Amalia tem 77 anos e vive na Casa Xochiquetzal. Actualmente vende roupas no bairro histórico da Cidade do México, mas antes era trabalhadora do sexo no mesmo local. “Quando és jovem, até os cães te vêm cheirar, mas quando envelheces passam a ignorar-te.” Usa uma peruca para confundir os que a procuram com o intuito de a matar. Todas as noites, há 22 anos, há vozes que a aconselham a fugir ou a esconder-se. É esquizofrénica.

Glória é viúva de três maridos. “Estão a puxar flores”, graceja. Foi com pena que aos 72 anos não conseguiu engravidar do seu namorado de 45. “Para mim não há nada melhor do que ter filhos com os meus homens. É por isso que trouxe 13 crianças a este mundo.” Foi alcoólica, foi vítima de violência doméstica e foi recentemente atropelada por um autocarro. “Desde aí que sou aleijada do cérebro.”
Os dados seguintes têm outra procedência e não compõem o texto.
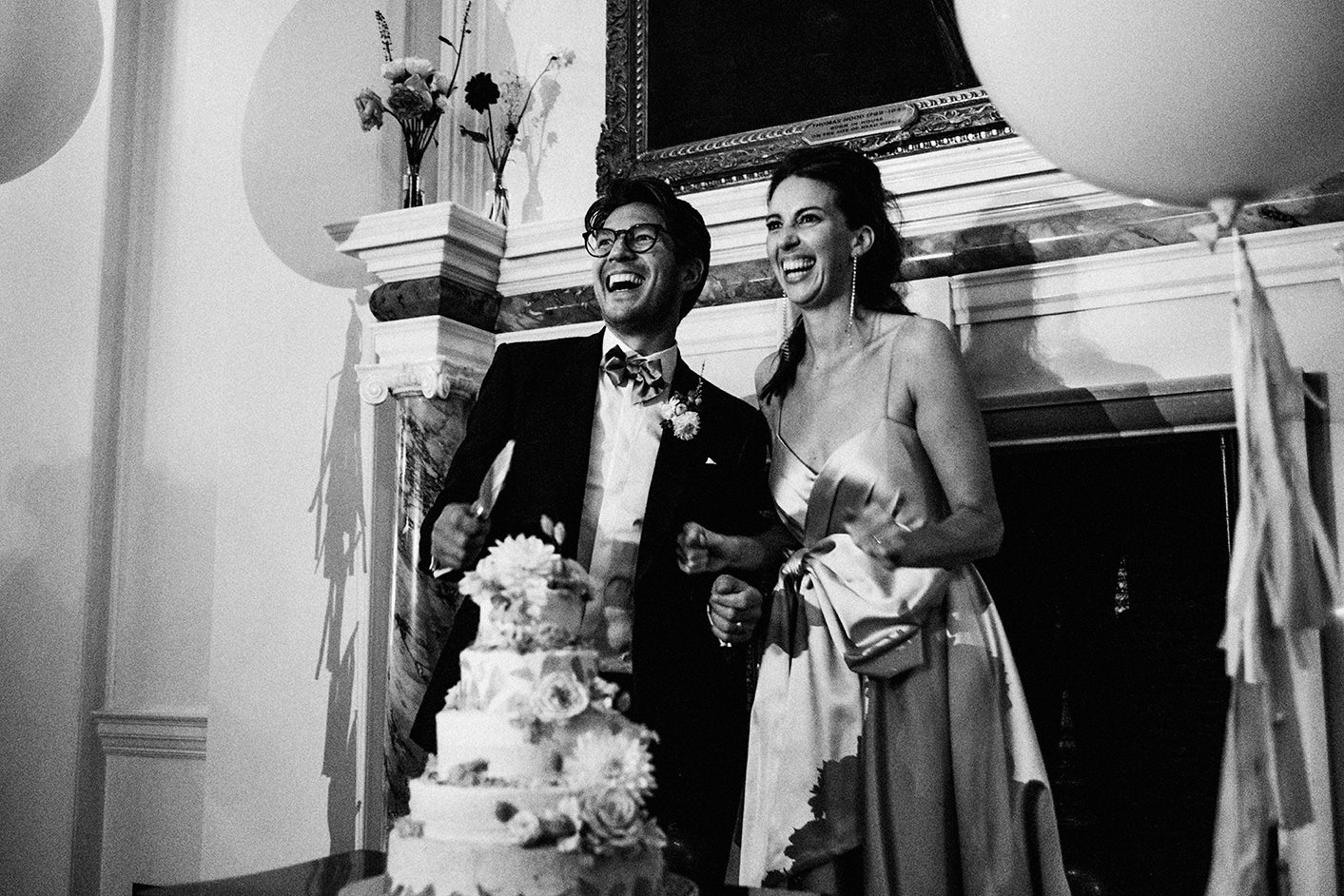 The Ned Wedding Photography London cutting of cake. Black and white wedding photo.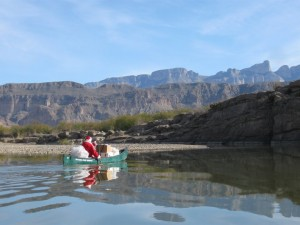 Santa paddling his sleigh to Boquillas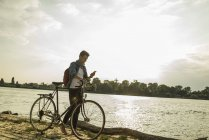 Young man with bicycle and cell phone by the riverside — Stock Photo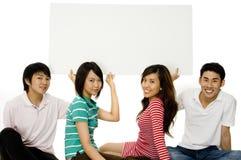 Fyra unga vuxen människa med tecknet Royaltyfria Foton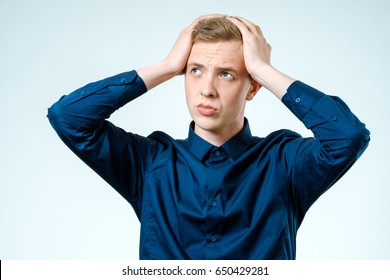 Portrait of stressed young man, hands on head. Isolated background. Negative human emotion and facial expression.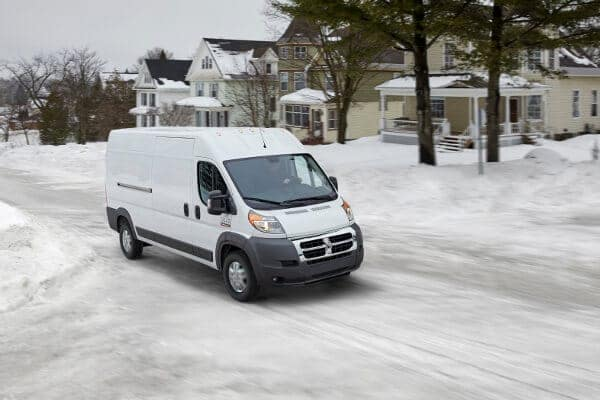 A white ProMaster in the snow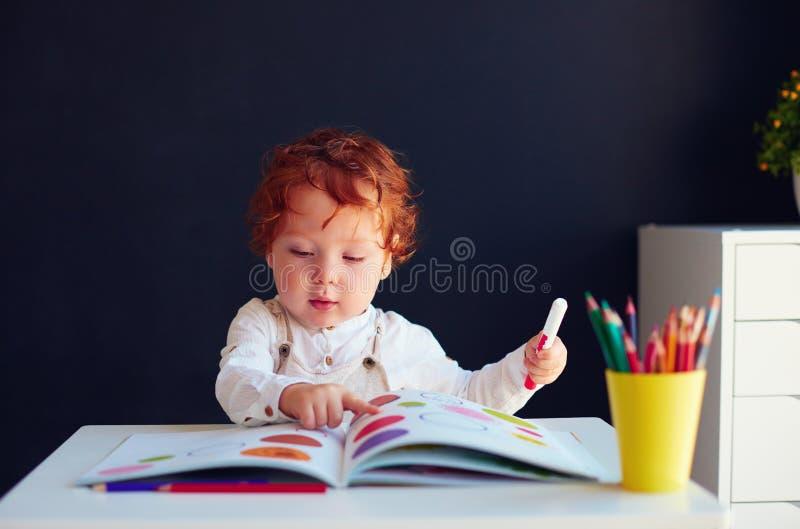在开发的书的逗人喜爱的红头发人男婴图画在书桌 图库摄影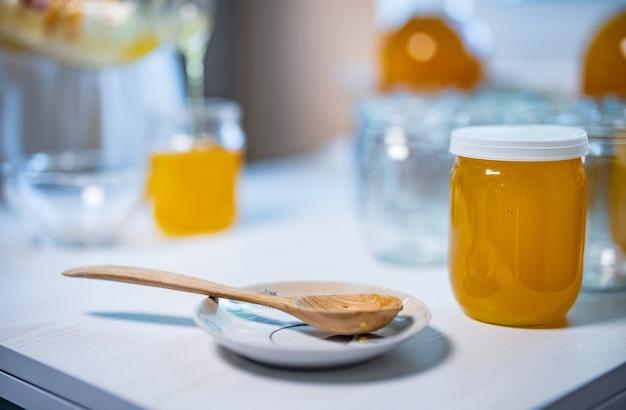 Uma pessoa desconhecida derrama mel dourado em potes transparentes e vazios sobre uma grande mesa de madeira branca em um dia ensolarado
Normota tem mais vidas do que um gato. Foi lutadora de “wrestling” durante cinco anos, o seu cognome era “La Sombra”. É uma mulher corpulenta e sorri um largo sorriso de dentes partidos. Sempre preferiu mulheres ou transexuais. “Apercebi-me que os homens não me davam qualquer prazer, apenas as mulheres. Gosto de ternura, faz-me sentir segura.” Esteve presa muitas vezes e o seu corpo está coberto de cicatrizes. A mais visível é um olho que cegou numa luta de rua, graças a um golpe com uma chave de fendas.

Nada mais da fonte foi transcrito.